* _WHAT THE TASK ASKS_: Reproduce every one of the following records verbatim, without altering any word, number, or mark of punctuation.

* _RECORDS TO USE_:
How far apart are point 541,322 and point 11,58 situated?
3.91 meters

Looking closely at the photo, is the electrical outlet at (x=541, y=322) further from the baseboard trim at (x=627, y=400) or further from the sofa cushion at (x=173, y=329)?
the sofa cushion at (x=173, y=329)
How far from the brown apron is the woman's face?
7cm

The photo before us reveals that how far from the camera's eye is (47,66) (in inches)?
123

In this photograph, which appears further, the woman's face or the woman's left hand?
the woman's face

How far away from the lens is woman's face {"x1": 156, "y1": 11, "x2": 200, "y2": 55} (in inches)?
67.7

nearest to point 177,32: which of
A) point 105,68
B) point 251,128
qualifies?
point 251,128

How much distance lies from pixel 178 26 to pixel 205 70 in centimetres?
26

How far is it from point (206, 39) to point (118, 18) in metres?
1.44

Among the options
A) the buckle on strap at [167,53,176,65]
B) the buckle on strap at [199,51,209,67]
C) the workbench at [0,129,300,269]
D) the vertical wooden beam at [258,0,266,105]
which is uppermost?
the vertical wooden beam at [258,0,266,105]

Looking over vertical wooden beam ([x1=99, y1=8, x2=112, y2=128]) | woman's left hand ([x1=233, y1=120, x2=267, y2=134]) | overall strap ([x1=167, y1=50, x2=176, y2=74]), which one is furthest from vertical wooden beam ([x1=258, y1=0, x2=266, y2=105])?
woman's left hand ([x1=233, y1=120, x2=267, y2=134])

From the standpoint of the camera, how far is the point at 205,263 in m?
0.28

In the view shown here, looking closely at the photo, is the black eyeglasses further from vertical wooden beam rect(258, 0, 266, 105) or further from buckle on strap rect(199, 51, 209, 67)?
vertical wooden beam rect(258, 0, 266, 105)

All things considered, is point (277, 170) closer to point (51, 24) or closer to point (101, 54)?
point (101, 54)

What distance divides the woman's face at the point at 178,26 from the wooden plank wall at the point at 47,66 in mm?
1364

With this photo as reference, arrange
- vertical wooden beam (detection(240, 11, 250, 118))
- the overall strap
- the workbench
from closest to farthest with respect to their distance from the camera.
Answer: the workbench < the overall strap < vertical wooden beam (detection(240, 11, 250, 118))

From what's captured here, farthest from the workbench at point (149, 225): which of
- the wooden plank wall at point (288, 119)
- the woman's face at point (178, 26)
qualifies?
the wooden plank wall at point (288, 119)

* _EXERCISE ANSWER_:
How far apart are point 541,322 and point 11,58 situated?
3.91 meters

Looking closely at the photo, is the electrical outlet at (x=541, y=322) further from the baseboard trim at (x=627, y=400) or further from the sofa cushion at (x=173, y=329)?
the sofa cushion at (x=173, y=329)
How far from the brown apron is the woman's face?
7cm

The photo before us reveals that how far from the camera's eye is (47,66) (in inches)?
123

In this photograph, which appears further, the woman's face or the woman's left hand?
the woman's face

How far away from the lens is woman's face {"x1": 156, "y1": 11, "x2": 200, "y2": 55} (in inches)?
67.7

nearest to point 177,32: which of
A) point 105,68
B) point 251,128
qualifies?
point 251,128

How much distance lies from pixel 178 26 to pixel 205 70 in centimetres?
26

How far is it from point (206, 39) to point (118, 18) in metres?
1.44

Among the options
A) the buckle on strap at [167,53,176,65]
B) the buckle on strap at [199,51,209,67]
C) the workbench at [0,129,300,269]
D) the vertical wooden beam at [258,0,266,105]
which is uppermost?
the vertical wooden beam at [258,0,266,105]

Looking over vertical wooden beam ([x1=99, y1=8, x2=112, y2=128]) | woman's left hand ([x1=233, y1=120, x2=267, y2=134]) | overall strap ([x1=167, y1=50, x2=176, y2=74]), which one is furthest from vertical wooden beam ([x1=258, y1=0, x2=266, y2=105])?
woman's left hand ([x1=233, y1=120, x2=267, y2=134])

From the standpoint of the camera, how far is the point at 205,263 in m?
0.28

In the view shown here, looking closely at the photo, is the black eyeglasses further from vertical wooden beam rect(258, 0, 266, 105) or further from buckle on strap rect(199, 51, 209, 67)?
vertical wooden beam rect(258, 0, 266, 105)

All things considered, is point (277, 170) closer to point (51, 24) or closer to point (101, 54)?
point (101, 54)

What distance divides the woman's face at the point at 178,26 from the wooden plank wall at the point at 47,66 in mm?
1364

With this photo as reference, arrange
- vertical wooden beam (detection(240, 11, 250, 118))
- the overall strap
- the workbench
from closest to farthest with respect to their distance from the camera.
Answer: the workbench < the overall strap < vertical wooden beam (detection(240, 11, 250, 118))

From what's captured here, farthest from the workbench at point (149, 225): which of
- the wooden plank wall at point (288, 119)
- the woman's face at point (178, 26)
qualifies?
the wooden plank wall at point (288, 119)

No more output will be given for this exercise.